The Hawkeyes gave up nearly 600 yards in that blowout loss on Nov. 5. Even worse, the defense surrendered 359 rushing yards that day. The defenders felt that performance gave fans a reason to abandon them. Saturday against Michigan, the Hawkeyes had another chance to win back fans’ approval. They did just that in a 14-13 upset of the then-No. 3 Wolverines.
“We felt like no one was really pulling for us. I don’t really blame them,” Iowa defensive tackle Faith Ekakitie said. “They had really no reason to after last week’s performance and how we’d been playing all year. But I think within the team we knew that we were capable of competing, and it was just a matter of going out there and finally doing it for once.”
“I know for a fact people counted us out,” Iowa defensive tackle Jaleel Johnson said. “That loss to Penn State, people were like ‘Iowa-Michigan, it’s not even going to be a game.’ We were underdogs. We were going to be down three touchdowns, that’s what they said.”
Against Michigan (9-1, 6-1 Big Ten), Iowa’s defense put it all together. The Hawkeyes (6-4, 4-3) allowed 98 rushing yards and 103 through the air. They kept the high-powered Wolverines off the field, allowing just 5 of 15 third-down conversions. Iowa limited Michigan to just 27:15 in time of possession, more than six minutes below the Wolverines’ standard.

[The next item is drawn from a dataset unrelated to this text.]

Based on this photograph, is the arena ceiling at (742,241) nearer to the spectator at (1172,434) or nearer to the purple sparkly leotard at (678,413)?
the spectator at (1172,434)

Juxtaposed against the second-worst statistical performance of the Kirk Ferentz era, the defense’s 201 yards allowed ranks as one of the best. Certainly the greatest one-week turnaround in Iowa defensive history. It was the fewest yards allowed by Iowa since Oct. 17, 2015 at Northwestern. But the 2015 Wildcats’ offense couldn’t scratch the 2016 Wolverines’ prowess.
Michigan averaged 47.8 points and 497.4 yards a game coming into Kinnick Stadium. The Wolverines scored at least 41 points on seven of nine opponents and more than 50 on four of them.
So how did the Hawkeyes slow down the Michigan machine? By applying fundamentals. Self-correcting. Perfecting techniques. By doing all the same things that escaped them on nearly every play at Penn State. Middle linebacker Josey Jewell said the team rewatched the Penn State video but viewed “mostly the bad plays.” An overarching element became clear to every Iowa defender in that blowout.
“One big thing we had was just do your job and have trust in everybody else,” Jewell said. “That was one things we tried to focus on, just doing your job.”
Sound easy? Well it isn’t. The minor mistakes at Penn State were amplified by players up front getting out of position. To cover those mistakes, the second- and third-level defenders applied too much freelance play. The Nittany Lions found Iowa’s weaknesses and attacked. The frustration built and spilled over four quarters.
Ekakitie was one of the worst offenders. Pro Football Focus graded him 278 out of 278 at his position. Saturday against Michigan, Ekakitie had four tackles, including two for loss. The defensive line dominated Michigan’s front wall, and that allowed Iowa’s linebackers and safeties to rally to the football.
“When we don’t perform to the level that we know we can play at, it eats at us too,” Ekakitie said. “It’s literally me not being in my gap for a second longer or a linebacker taking a wrong step. It’s such little things, (but) it makes a big difference. It does eat at you.
“I’d say I’ve never doubted myself, not only my ability but our ability to compete at the highest level. When we go against a team that’s as talented as they are, to the public eye it may seem that we shouldn’t be on the same playing field. We put in the same amount of time they put in every week, we put on our pants one leg at a time. I feel like we can compete with anyone.”
Nobody dominated the game like Johnson, who finished with a team-high nine tackles. He recorded a safety when he tackled Michigan running back De’Veon Smith in the end zone. He also sacked Michigan quarterback Wilton Speight for an 8-yard loss. The Hawkeyes totaled eight tackles for loss and two sacks. Michigan had allowed just 12 sacks all year.
“It was a lot of credit to the D-line,” Jewell said. “They came to play (Saturday). They made it easy on us in the back end to see the gaps. They got a lot of penetration.
“Everybody is sick of losing those tight games. Penn State was huge, a big loss. Everybody is sick of it, and guys were eager to get out there again and give it their all and give it 100 percent and just focus on their job.”
A simple approach led to a major achievement. What a novel concept.